I’m currently at my parents’ home in Atlanta for Spring Break. Unlike the great white North where I live, Spring actually lives here, so it’s been a nice change of scenery. Outdoor weather has allowed my children to play hard and sleep hard. My nights have been mostly quiet and peaceful. The night before last I fell asleep face-down diagonally across my bed, on top of the covers with my scriptures open. Before I dozed off to sleep, however, I managed to have an epiphany while studying Alma chapter 17 in the Book of Mormon.

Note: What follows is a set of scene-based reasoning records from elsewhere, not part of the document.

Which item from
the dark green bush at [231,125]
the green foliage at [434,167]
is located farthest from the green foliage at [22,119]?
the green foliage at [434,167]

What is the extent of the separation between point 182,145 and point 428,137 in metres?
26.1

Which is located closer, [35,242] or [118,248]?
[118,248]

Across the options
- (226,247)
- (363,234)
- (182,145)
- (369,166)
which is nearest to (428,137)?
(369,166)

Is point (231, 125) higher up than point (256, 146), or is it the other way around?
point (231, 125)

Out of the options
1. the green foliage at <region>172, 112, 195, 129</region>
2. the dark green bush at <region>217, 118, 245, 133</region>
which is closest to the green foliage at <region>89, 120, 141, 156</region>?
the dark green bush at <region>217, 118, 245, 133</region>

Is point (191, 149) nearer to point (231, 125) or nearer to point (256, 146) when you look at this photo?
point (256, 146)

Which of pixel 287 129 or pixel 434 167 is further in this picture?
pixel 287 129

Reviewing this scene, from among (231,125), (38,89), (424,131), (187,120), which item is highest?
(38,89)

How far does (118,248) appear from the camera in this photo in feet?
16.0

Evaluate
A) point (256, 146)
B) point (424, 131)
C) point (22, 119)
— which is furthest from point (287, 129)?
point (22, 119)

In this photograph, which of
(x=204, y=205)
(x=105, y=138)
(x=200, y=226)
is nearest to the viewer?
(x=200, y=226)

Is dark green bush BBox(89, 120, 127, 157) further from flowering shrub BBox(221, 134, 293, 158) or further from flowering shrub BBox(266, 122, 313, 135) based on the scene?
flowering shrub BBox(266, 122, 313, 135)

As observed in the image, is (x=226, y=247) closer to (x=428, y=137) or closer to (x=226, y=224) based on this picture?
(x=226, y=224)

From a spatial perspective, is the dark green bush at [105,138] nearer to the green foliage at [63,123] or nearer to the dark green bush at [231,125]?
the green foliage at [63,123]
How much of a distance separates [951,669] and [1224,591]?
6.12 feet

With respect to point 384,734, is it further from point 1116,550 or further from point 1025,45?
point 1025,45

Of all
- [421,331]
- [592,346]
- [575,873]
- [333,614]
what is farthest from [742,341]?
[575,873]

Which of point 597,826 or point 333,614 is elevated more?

I don’t know if this is a common struggle with other mothers or not, but I have some dear friends– friends I consider “kindred spirits” in the Anne of Green Gables’ sense– with whom I have not had decent contact for years. I still love them as much as I ever did, and I do think of them often and wonder how they are. Occasionally, we drop each other a quick “hello” on Facebook, and we exchange Christmas cards religiously, but despite our mutual admiration, we’ve kind of fallen out of each others’ lives. Sometimes I mourn that a little bit. I miss my Sunday afternoon drives up in the mountains with best girlfriends where we listened to sappy love songs and poured out our fears, struggles, dramas, and memories together. And we laughed. A lot. I don’t live even within a few states of most of them anymore, but the life I have chosen is no longer my very own. I share it with a husband and three little children. I love them all and wouldn’t give them up for anything, but they’re pretty darn time consuming. My friends are living similarly busy lives, and I truly understand it. It still makes me a little sad, but as I read my scriptures Tuesday night, I saw it all a little differently.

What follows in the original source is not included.